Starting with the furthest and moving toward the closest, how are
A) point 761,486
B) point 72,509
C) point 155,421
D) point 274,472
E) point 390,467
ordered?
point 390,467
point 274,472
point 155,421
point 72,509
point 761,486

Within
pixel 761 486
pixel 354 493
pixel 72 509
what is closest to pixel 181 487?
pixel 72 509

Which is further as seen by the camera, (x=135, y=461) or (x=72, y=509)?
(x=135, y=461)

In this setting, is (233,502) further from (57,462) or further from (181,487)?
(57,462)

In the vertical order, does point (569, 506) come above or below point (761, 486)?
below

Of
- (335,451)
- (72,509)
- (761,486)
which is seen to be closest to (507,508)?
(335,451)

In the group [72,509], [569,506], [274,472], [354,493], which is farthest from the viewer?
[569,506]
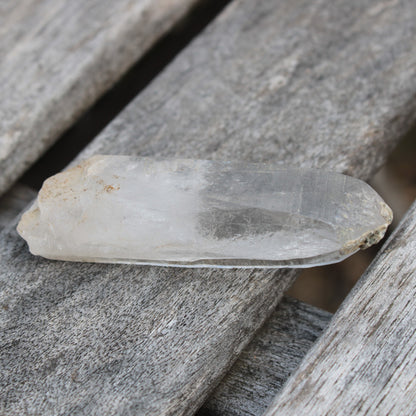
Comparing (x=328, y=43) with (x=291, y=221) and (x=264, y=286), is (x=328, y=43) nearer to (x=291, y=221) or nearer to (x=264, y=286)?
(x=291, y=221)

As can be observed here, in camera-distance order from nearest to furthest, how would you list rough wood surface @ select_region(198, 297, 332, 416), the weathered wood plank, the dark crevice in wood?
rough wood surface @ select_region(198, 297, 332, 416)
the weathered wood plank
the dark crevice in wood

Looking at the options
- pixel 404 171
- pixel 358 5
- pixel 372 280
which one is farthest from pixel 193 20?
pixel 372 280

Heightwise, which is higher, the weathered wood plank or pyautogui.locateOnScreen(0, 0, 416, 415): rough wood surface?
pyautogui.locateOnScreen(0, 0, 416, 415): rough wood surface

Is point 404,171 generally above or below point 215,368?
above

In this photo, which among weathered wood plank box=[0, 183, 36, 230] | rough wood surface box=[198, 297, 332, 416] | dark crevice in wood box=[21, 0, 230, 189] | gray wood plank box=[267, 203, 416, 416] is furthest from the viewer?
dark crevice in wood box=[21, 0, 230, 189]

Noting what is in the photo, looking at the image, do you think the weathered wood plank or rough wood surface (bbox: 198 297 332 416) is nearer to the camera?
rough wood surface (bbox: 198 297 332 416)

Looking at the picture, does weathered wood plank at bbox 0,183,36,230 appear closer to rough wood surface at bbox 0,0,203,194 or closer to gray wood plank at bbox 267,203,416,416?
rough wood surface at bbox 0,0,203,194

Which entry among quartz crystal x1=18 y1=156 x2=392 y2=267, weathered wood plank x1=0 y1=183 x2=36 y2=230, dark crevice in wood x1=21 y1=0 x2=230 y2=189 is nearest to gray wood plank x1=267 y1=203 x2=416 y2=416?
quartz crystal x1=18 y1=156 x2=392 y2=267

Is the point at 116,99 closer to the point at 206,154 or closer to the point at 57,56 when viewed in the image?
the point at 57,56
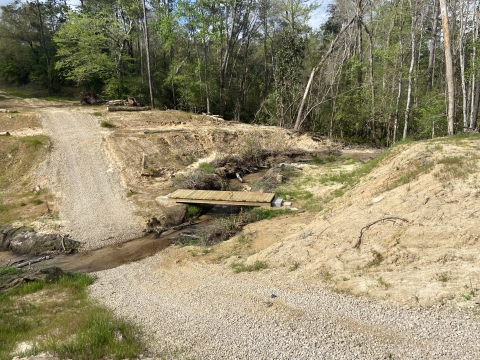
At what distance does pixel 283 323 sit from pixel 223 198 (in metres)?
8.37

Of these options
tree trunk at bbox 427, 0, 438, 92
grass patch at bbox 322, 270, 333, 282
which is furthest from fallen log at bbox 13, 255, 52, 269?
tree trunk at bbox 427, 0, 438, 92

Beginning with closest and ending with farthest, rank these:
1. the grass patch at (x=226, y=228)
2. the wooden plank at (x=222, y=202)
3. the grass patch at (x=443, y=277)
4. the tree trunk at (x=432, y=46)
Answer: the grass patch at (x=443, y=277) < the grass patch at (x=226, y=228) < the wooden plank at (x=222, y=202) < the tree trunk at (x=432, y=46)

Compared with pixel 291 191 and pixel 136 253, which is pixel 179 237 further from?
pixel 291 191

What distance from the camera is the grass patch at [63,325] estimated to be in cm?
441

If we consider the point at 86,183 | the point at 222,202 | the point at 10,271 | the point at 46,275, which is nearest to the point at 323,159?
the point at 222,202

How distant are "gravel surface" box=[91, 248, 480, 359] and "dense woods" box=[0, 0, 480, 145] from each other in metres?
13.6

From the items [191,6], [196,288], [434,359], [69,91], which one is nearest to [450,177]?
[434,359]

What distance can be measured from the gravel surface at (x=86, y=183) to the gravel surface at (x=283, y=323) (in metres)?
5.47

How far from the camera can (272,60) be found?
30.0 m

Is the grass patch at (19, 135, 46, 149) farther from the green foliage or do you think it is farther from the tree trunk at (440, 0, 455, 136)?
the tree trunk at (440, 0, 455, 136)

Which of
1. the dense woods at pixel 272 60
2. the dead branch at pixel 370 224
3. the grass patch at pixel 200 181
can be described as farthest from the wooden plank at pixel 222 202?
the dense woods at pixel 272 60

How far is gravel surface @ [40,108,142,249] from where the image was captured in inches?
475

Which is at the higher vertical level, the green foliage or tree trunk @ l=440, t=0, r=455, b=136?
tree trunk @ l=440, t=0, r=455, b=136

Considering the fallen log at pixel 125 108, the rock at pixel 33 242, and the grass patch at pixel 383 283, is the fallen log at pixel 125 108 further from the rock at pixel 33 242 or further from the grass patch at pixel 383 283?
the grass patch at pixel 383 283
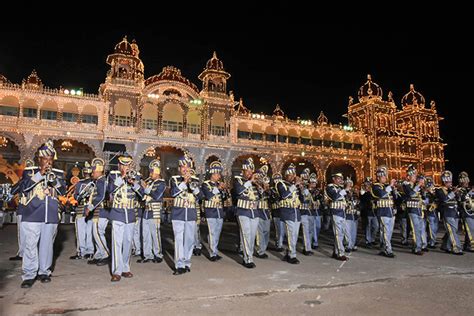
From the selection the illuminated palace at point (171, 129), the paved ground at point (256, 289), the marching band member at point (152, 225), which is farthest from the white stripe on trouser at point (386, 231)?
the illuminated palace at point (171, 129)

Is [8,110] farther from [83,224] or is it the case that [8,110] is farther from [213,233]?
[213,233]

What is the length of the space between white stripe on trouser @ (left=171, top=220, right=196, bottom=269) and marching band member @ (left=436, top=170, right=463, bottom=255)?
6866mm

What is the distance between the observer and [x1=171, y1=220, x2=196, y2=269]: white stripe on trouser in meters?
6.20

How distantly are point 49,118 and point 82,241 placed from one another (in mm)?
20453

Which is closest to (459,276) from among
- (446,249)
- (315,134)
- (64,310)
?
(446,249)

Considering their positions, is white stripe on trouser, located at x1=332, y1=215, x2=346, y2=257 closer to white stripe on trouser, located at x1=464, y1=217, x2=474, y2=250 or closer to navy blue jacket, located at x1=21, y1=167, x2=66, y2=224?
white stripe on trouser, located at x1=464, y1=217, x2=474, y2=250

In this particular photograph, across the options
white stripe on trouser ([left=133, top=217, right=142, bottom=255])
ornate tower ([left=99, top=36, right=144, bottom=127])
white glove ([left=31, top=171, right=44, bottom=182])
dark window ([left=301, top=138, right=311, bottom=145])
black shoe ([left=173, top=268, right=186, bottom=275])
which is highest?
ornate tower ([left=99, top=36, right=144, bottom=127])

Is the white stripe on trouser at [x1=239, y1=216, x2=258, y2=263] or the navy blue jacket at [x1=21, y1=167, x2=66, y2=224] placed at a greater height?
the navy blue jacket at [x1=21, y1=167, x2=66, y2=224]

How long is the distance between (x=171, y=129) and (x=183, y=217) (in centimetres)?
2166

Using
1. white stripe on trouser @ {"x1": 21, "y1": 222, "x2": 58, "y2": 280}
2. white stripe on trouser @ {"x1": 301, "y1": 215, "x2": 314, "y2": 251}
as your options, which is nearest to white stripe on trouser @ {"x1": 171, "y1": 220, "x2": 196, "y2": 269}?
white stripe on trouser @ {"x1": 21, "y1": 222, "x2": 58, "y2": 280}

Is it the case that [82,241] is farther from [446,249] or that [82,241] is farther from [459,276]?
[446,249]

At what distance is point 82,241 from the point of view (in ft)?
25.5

_ _ _ _

Aim
Set down every entry word for word, but omit the pictures.

Answer to this exercise
Starting with the furthest and moving toward the closest, how are
A) point 761,486
B) point 72,509
C) point 155,421
D) point 274,472
E) point 390,467
ordered?
point 390,467
point 274,472
point 155,421
point 72,509
point 761,486

Within
pixel 761 486
pixel 354 493
pixel 72 509
what is closest to pixel 181 487?
pixel 72 509

Which is further as seen by the camera, (x=135, y=461) or (x=72, y=509)?
(x=135, y=461)

In this setting, is (233,502) further from (57,462) or further from (181,487)?
(57,462)

In the vertical order, does point (569, 506) come above or below point (761, 486)?
below

Of
- (335,451)
- (72,509)
- (761,486)
which is seen to be closest to (507,508)?
(335,451)

In the group [72,509], [569,506], [274,472], [354,493], which is farthest from the viewer?
[569,506]
Comparing (x=328, y=43) with (x=291, y=221) and (x=264, y=286), is (x=328, y=43) nearer to (x=291, y=221) or nearer to (x=264, y=286)?
(x=291, y=221)

As can be observed here, in camera-distance order from nearest to furthest, how would you list rough wood surface @ select_region(198, 297, 332, 416), the weathered wood plank, the dark crevice in wood?
rough wood surface @ select_region(198, 297, 332, 416)
the weathered wood plank
the dark crevice in wood

Looking at the options
- pixel 404 171
- pixel 358 5
- pixel 372 280
which one is farthest from pixel 193 20?
pixel 372 280

Heightwise, which is higher, the weathered wood plank or pyautogui.locateOnScreen(0, 0, 416, 415): rough wood surface?
pyautogui.locateOnScreen(0, 0, 416, 415): rough wood surface

Is point 404,171 generally above or below point 215,368?
above

In this photo, which among weathered wood plank box=[0, 183, 36, 230] | rough wood surface box=[198, 297, 332, 416] | dark crevice in wood box=[21, 0, 230, 189] | gray wood plank box=[267, 203, 416, 416] is furthest from the viewer?
dark crevice in wood box=[21, 0, 230, 189]

Noting what is in the photo, looking at the image, do you think the weathered wood plank or rough wood surface (bbox: 198 297 332 416) is nearer to the camera?
rough wood surface (bbox: 198 297 332 416)

Looking at the picture, does weathered wood plank at bbox 0,183,36,230 appear closer to rough wood surface at bbox 0,0,203,194 or closer to gray wood plank at bbox 267,203,416,416?
rough wood surface at bbox 0,0,203,194

Which entry among quartz crystal x1=18 y1=156 x2=392 y2=267, weathered wood plank x1=0 y1=183 x2=36 y2=230, dark crevice in wood x1=21 y1=0 x2=230 y2=189 is nearest to gray wood plank x1=267 y1=203 x2=416 y2=416?
quartz crystal x1=18 y1=156 x2=392 y2=267

Is the point at 116,99 closer to the point at 206,154 or closer to the point at 57,56 when viewed in the image?
the point at 57,56
At what distance does pixel 283 323 sit from pixel 223 198 (in metres)?
8.37

Of these options
tree trunk at bbox 427, 0, 438, 92
grass patch at bbox 322, 270, 333, 282
which is furthest from fallen log at bbox 13, 255, 52, 269?
tree trunk at bbox 427, 0, 438, 92

Beginning with closest and ending with farthest, rank these:
1. the grass patch at (x=226, y=228)
2. the wooden plank at (x=222, y=202)
3. the grass patch at (x=443, y=277)
4. the tree trunk at (x=432, y=46)
Answer: the grass patch at (x=443, y=277) < the grass patch at (x=226, y=228) < the wooden plank at (x=222, y=202) < the tree trunk at (x=432, y=46)

Compared with pixel 291 191 and pixel 136 253, which is pixel 179 237 further from?
pixel 291 191

What distance from the camera is the grass patch at [63,325] estimated to be in cm?
441

If we consider the point at 86,183 | the point at 222,202 | the point at 10,271 | the point at 46,275, which is nearest to the point at 323,159?
the point at 222,202

How distant are "gravel surface" box=[91, 248, 480, 359] and "dense woods" box=[0, 0, 480, 145] from each other in metres?
13.6

From the items [191,6], [196,288], [434,359], [69,91], which one is nearest to [450,177]?
[434,359]

What distance can be measured from the gravel surface at (x=86, y=183) to the gravel surface at (x=283, y=323) (in metres)?
5.47

How far from the camera can (272,60) be found?
30.0 m

Is the grass patch at (19, 135, 46, 149) farther from the green foliage or do you think it is farther from the tree trunk at (440, 0, 455, 136)?
the tree trunk at (440, 0, 455, 136)

Which of
1. the dense woods at pixel 272 60
2. the dead branch at pixel 370 224
3. the grass patch at pixel 200 181
can be described as farthest from the wooden plank at pixel 222 202?
the dense woods at pixel 272 60

How far is gravel surface @ [40,108,142,249] from where the image was captured in inches?
475

Which is at the higher vertical level, the green foliage or tree trunk @ l=440, t=0, r=455, b=136?
tree trunk @ l=440, t=0, r=455, b=136

Considering the fallen log at pixel 125 108, the rock at pixel 33 242, and the grass patch at pixel 383 283, is the fallen log at pixel 125 108 further from the rock at pixel 33 242 or further from the grass patch at pixel 383 283?
the grass patch at pixel 383 283
From the selection the illuminated palace at point (171, 129), the paved ground at point (256, 289), the marching band member at point (152, 225), which is farthest from the white stripe on trouser at point (386, 231)?
the illuminated palace at point (171, 129)

Is [8,110] farther from [83,224] or is it the case that [8,110] is farther from [213,233]?
[213,233]

What is the length of the space between white stripe on trouser @ (left=171, top=220, right=196, bottom=269) and marching band member @ (left=436, top=170, right=463, bottom=255)?
6866mm

What is the distance between the observer and [x1=171, y1=220, x2=196, y2=269]: white stripe on trouser in meters?
6.20

How distantly are point 49,118 and point 82,241 placed from one another (in mm)?
20453

Which is closest to (459,276) from among
- (446,249)
- (315,134)
- (64,310)
?
(446,249)

Considering their positions, is white stripe on trouser, located at x1=332, y1=215, x2=346, y2=257 closer to white stripe on trouser, located at x1=464, y1=217, x2=474, y2=250 or closer to navy blue jacket, located at x1=21, y1=167, x2=66, y2=224?
white stripe on trouser, located at x1=464, y1=217, x2=474, y2=250

In this particular photograph, across the options
white stripe on trouser ([left=133, top=217, right=142, bottom=255])
ornate tower ([left=99, top=36, right=144, bottom=127])
white glove ([left=31, top=171, right=44, bottom=182])
dark window ([left=301, top=138, right=311, bottom=145])
black shoe ([left=173, top=268, right=186, bottom=275])
which is highest?
ornate tower ([left=99, top=36, right=144, bottom=127])

Is the white stripe on trouser at [x1=239, y1=216, x2=258, y2=263] or the navy blue jacket at [x1=21, y1=167, x2=66, y2=224] placed at a greater height?
the navy blue jacket at [x1=21, y1=167, x2=66, y2=224]

How long is the distance between (x=171, y=129) and (x=183, y=217) (in centimetres)?
2166

Using
1. white stripe on trouser @ {"x1": 21, "y1": 222, "x2": 58, "y2": 280}
2. white stripe on trouser @ {"x1": 301, "y1": 215, "x2": 314, "y2": 251}
as your options, which is nearest to white stripe on trouser @ {"x1": 171, "y1": 220, "x2": 196, "y2": 269}?
white stripe on trouser @ {"x1": 21, "y1": 222, "x2": 58, "y2": 280}

Is it the case that [82,241] is farther from [446,249] or that [82,241] is farther from [459,276]?
[446,249]

At what distance is point 82,241 from the point of view (in ft)?
25.5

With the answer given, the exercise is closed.